▶ **What this task involves**
Write out the full listing again, exactly as it stands.

[BEGIN Dataset content]

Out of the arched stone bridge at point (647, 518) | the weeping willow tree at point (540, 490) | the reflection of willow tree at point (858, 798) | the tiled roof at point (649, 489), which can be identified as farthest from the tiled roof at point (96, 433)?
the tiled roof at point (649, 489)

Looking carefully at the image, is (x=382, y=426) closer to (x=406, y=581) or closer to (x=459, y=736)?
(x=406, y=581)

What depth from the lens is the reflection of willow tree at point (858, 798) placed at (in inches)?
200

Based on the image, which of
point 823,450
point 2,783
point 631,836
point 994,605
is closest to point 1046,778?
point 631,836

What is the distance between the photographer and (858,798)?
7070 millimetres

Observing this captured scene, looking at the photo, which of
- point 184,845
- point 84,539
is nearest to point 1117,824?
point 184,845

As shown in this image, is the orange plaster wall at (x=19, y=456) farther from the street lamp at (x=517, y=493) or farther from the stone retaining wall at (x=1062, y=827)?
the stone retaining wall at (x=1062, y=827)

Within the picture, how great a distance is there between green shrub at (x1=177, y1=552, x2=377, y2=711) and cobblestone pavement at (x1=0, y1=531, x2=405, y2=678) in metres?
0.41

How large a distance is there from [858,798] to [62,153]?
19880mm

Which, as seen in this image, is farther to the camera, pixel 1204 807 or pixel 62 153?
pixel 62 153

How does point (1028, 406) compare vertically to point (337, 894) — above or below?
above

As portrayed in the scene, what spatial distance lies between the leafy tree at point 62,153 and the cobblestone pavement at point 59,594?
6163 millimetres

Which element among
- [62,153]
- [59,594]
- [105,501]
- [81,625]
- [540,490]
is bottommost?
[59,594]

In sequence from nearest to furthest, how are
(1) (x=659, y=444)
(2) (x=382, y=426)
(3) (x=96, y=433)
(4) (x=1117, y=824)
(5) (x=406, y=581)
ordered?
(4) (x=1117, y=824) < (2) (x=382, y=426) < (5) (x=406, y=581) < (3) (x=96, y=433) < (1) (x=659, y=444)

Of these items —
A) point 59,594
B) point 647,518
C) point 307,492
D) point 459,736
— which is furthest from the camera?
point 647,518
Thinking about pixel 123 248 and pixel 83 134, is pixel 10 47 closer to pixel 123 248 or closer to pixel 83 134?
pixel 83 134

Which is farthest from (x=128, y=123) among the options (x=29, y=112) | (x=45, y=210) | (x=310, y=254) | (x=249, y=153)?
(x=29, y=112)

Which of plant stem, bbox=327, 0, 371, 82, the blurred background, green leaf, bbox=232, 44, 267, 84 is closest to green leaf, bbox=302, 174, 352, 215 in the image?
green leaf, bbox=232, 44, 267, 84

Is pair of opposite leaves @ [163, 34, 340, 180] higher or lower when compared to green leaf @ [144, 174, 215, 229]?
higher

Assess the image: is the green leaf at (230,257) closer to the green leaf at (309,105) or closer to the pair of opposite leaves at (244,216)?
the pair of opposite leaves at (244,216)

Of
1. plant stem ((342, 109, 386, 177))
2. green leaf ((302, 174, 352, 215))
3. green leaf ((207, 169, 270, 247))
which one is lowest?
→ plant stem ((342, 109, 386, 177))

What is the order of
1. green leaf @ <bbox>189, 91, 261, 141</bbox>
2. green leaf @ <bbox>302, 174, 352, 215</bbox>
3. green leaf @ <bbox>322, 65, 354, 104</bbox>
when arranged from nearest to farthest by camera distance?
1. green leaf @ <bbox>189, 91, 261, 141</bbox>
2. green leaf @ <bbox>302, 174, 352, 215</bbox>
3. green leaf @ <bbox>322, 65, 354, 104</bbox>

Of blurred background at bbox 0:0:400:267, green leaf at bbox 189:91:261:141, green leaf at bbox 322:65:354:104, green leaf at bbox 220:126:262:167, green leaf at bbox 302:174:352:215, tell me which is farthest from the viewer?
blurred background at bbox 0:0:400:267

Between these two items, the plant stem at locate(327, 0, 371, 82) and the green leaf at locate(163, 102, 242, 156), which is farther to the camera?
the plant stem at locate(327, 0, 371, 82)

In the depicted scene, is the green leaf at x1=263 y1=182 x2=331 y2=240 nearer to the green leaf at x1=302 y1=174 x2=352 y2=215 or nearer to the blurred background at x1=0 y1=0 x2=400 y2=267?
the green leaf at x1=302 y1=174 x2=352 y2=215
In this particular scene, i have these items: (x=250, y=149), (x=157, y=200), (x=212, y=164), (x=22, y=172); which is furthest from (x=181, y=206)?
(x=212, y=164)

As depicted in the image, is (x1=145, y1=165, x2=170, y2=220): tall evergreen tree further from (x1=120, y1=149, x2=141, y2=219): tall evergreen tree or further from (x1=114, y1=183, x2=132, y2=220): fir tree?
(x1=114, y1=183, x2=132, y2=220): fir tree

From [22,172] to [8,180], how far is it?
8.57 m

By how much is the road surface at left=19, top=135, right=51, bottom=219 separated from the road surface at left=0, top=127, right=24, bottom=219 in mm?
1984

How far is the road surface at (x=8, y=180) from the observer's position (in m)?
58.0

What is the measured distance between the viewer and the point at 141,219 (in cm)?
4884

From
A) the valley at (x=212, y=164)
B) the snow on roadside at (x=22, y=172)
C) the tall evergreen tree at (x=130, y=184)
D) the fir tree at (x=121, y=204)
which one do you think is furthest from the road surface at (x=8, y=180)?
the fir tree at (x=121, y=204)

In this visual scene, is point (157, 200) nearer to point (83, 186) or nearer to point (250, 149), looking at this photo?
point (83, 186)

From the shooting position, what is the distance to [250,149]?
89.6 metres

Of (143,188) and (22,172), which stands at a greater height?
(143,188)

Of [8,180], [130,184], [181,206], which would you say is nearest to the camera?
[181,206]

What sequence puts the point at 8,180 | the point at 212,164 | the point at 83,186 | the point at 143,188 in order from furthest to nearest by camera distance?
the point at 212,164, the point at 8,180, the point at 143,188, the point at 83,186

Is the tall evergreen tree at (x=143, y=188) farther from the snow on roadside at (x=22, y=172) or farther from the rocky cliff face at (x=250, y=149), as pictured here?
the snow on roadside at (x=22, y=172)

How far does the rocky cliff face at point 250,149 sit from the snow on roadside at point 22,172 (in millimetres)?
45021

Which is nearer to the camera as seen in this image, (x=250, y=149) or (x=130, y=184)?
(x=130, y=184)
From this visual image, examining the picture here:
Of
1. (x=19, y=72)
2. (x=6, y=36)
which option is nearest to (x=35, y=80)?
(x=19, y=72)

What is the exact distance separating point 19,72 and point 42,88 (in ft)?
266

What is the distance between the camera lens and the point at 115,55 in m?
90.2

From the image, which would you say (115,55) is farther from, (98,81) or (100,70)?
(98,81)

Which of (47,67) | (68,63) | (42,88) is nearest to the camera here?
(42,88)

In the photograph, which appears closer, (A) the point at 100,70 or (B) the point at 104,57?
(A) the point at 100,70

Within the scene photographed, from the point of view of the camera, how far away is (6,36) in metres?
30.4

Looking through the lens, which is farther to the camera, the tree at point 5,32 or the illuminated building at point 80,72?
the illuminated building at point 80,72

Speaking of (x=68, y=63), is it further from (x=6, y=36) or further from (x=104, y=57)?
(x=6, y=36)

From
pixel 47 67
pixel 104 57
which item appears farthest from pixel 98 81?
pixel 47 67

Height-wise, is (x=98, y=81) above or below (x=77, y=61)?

[END Dataset content]

▶ **Full output**
Out of the arched stone bridge at point (647, 518) | the weeping willow tree at point (540, 490) | the reflection of willow tree at point (858, 798) | the tiled roof at point (649, 489), which can be identified as farthest from the tiled roof at point (96, 433)?
the tiled roof at point (649, 489)

Looking carefully at the image, is (x=382, y=426) closer to (x=406, y=581) or closer to (x=459, y=736)?
(x=406, y=581)

What depth from the lens is the reflection of willow tree at point (858, 798) placed at (in inches)?
200

Based on the image, which of
point 823,450
point 2,783
point 631,836
point 994,605
is closest to point 1046,778?
point 631,836

What is the distance between the photographer and (858,798)?
7070 millimetres

Observing this captured scene, looking at the photo, which of
- point 184,845
- point 84,539
is nearest to point 1117,824?
point 184,845

As shown in this image, is the orange plaster wall at (x=19, y=456) farther from the street lamp at (x=517, y=493) or farther from the stone retaining wall at (x=1062, y=827)?
the stone retaining wall at (x=1062, y=827)

Within the picture, how great a distance is there between green shrub at (x1=177, y1=552, x2=377, y2=711) and cobblestone pavement at (x1=0, y1=531, x2=405, y2=678) in metres?
0.41

How large a distance is there from [858,798] to [62,153]?
19880mm

Which, as seen in this image, is farther to the camera, pixel 1204 807 or pixel 62 153?
pixel 62 153

How does point (1028, 406) compare vertically to point (337, 894) — above or below?
above

As portrayed in the scene, what spatial distance lies between the leafy tree at point 62,153 and the cobblestone pavement at point 59,594?
6163 millimetres

Which element among
- [62,153]
- [59,594]
- [105,501]
- [81,625]
- [540,490]
is bottommost?
[59,594]

In sequence from nearest to furthest, how are
(1) (x=659, y=444)
(2) (x=382, y=426)
(3) (x=96, y=433)
(4) (x=1117, y=824)
(5) (x=406, y=581)
ordered?
(4) (x=1117, y=824) < (2) (x=382, y=426) < (5) (x=406, y=581) < (3) (x=96, y=433) < (1) (x=659, y=444)

Of these items —
A) point 59,594
B) point 647,518
C) point 307,492
D) point 459,736
— which is furthest from the camera?
point 647,518
Thinking about pixel 123 248 and pixel 83 134, is pixel 10 47 closer to pixel 123 248 or closer to pixel 83 134?
pixel 83 134

Which is farthest from (x=128, y=123) among the options (x=29, y=112) | (x=45, y=210) | (x=310, y=254) | (x=249, y=153)?
(x=29, y=112)

Which of plant stem, bbox=327, 0, 371, 82, the blurred background, green leaf, bbox=232, 44, 267, 84 is closest to green leaf, bbox=302, 174, 352, 215 in the image?
green leaf, bbox=232, 44, 267, 84

Is pair of opposite leaves @ [163, 34, 340, 180] higher or lower when compared to green leaf @ [144, 174, 215, 229]?
higher

Assess the image: is the green leaf at (230,257) closer to the green leaf at (309,105) or closer to the pair of opposite leaves at (244,216)?
the pair of opposite leaves at (244,216)

Of
1. plant stem ((342, 109, 386, 177))
2. green leaf ((302, 174, 352, 215))
3. green leaf ((207, 169, 270, 247))
which one is lowest?
→ plant stem ((342, 109, 386, 177))

What is the order of
1. green leaf @ <bbox>189, 91, 261, 141</bbox>
2. green leaf @ <bbox>302, 174, 352, 215</bbox>
3. green leaf @ <bbox>322, 65, 354, 104</bbox>
when arranged from nearest to farthest by camera distance?
1. green leaf @ <bbox>189, 91, 261, 141</bbox>
2. green leaf @ <bbox>302, 174, 352, 215</bbox>
3. green leaf @ <bbox>322, 65, 354, 104</bbox>

Of blurred background at bbox 0:0:400:267, green leaf at bbox 189:91:261:141, green leaf at bbox 322:65:354:104, green leaf at bbox 220:126:262:167, green leaf at bbox 302:174:352:215, tell me which is farthest from the viewer?
blurred background at bbox 0:0:400:267

Between these two items, the plant stem at locate(327, 0, 371, 82) and the green leaf at locate(163, 102, 242, 156), which is farther to the camera?
the plant stem at locate(327, 0, 371, 82)

In the depicted scene, is the green leaf at x1=263 y1=182 x2=331 y2=240 nearer to the green leaf at x1=302 y1=174 x2=352 y2=215 or nearer to the blurred background at x1=0 y1=0 x2=400 y2=267?
the green leaf at x1=302 y1=174 x2=352 y2=215
In this particular scene, i have these items: (x=250, y=149), (x=157, y=200), (x=212, y=164), (x=22, y=172); which is furthest from (x=181, y=206)?
(x=212, y=164)

As depicted in the image, is (x1=145, y1=165, x2=170, y2=220): tall evergreen tree further from (x1=120, y1=149, x2=141, y2=219): tall evergreen tree or further from (x1=114, y1=183, x2=132, y2=220): fir tree?
(x1=114, y1=183, x2=132, y2=220): fir tree

From [22,172] to [8,180], how far is it?
8.57 m

By how much is the road surface at left=19, top=135, right=51, bottom=219 separated from the road surface at left=0, top=127, right=24, bottom=219 in mm?
1984

How far is the road surface at (x=8, y=180) from the observer's position (in m)?
58.0

What is the measured distance between the viewer and the point at 141,219 (in cm)?
4884

From
A) the valley at (x=212, y=164)
B) the snow on roadside at (x=22, y=172)
C) the tall evergreen tree at (x=130, y=184)
D) the fir tree at (x=121, y=204)
which one do you think is furthest from the road surface at (x=8, y=180)?
the fir tree at (x=121, y=204)

In this visual scene, is point (157, 200) nearer to point (83, 186) or nearer to point (250, 149), looking at this photo?
point (83, 186)

From the shooting position, what is the distance to [250,149]?
89.6 metres

Of (143,188) and (22,172), which stands at a greater height?
(143,188)

Of [8,180], [130,184], [181,206], which would you say is nearest to the camera?
[181,206]

What sequence puts the point at 8,180 | the point at 212,164 | the point at 83,186 | the point at 143,188 in order from furthest to nearest by camera distance?
the point at 212,164, the point at 8,180, the point at 143,188, the point at 83,186

Is the tall evergreen tree at (x=143, y=188) farther from the snow on roadside at (x=22, y=172) or farther from the rocky cliff face at (x=250, y=149), as pictured here?
the snow on roadside at (x=22, y=172)

How far does the rocky cliff face at point 250,149 sit from the snow on roadside at point 22,172 (in millimetres)?
45021

Which is nearer to the camera as seen in this image, (x=250, y=149) or (x=130, y=184)?
(x=130, y=184)
From this visual image, examining the picture here:
Of
1. (x=19, y=72)
2. (x=6, y=36)
which option is nearest to (x=35, y=80)?
(x=19, y=72)

What is the exact distance separating point 19,72 and point 42,88 (in ft)?
266

What is the distance between the camera lens and the point at 115,55 in m?
90.2

From the image, which would you say (115,55) is farther from, (98,81) or (100,70)?
(98,81)

Which of (47,67) | (68,63) | (42,88) is nearest to the camera here?
(42,88)

In the photograph, which appears closer, (A) the point at 100,70 or (B) the point at 104,57?
(A) the point at 100,70

Within the scene photographed, from the point of view of the camera, how far away is (6,36) in metres?
30.4

Looking through the lens, which is farther to the camera, the tree at point 5,32 or the illuminated building at point 80,72?
the illuminated building at point 80,72

Speaking of (x=68, y=63), is it further from (x=6, y=36) or further from (x=104, y=57)?
(x=6, y=36)

From
pixel 47 67
pixel 104 57
which item appears farthest from pixel 98 81?
pixel 47 67

Height-wise, is (x=98, y=81) above or below (x=77, y=61)?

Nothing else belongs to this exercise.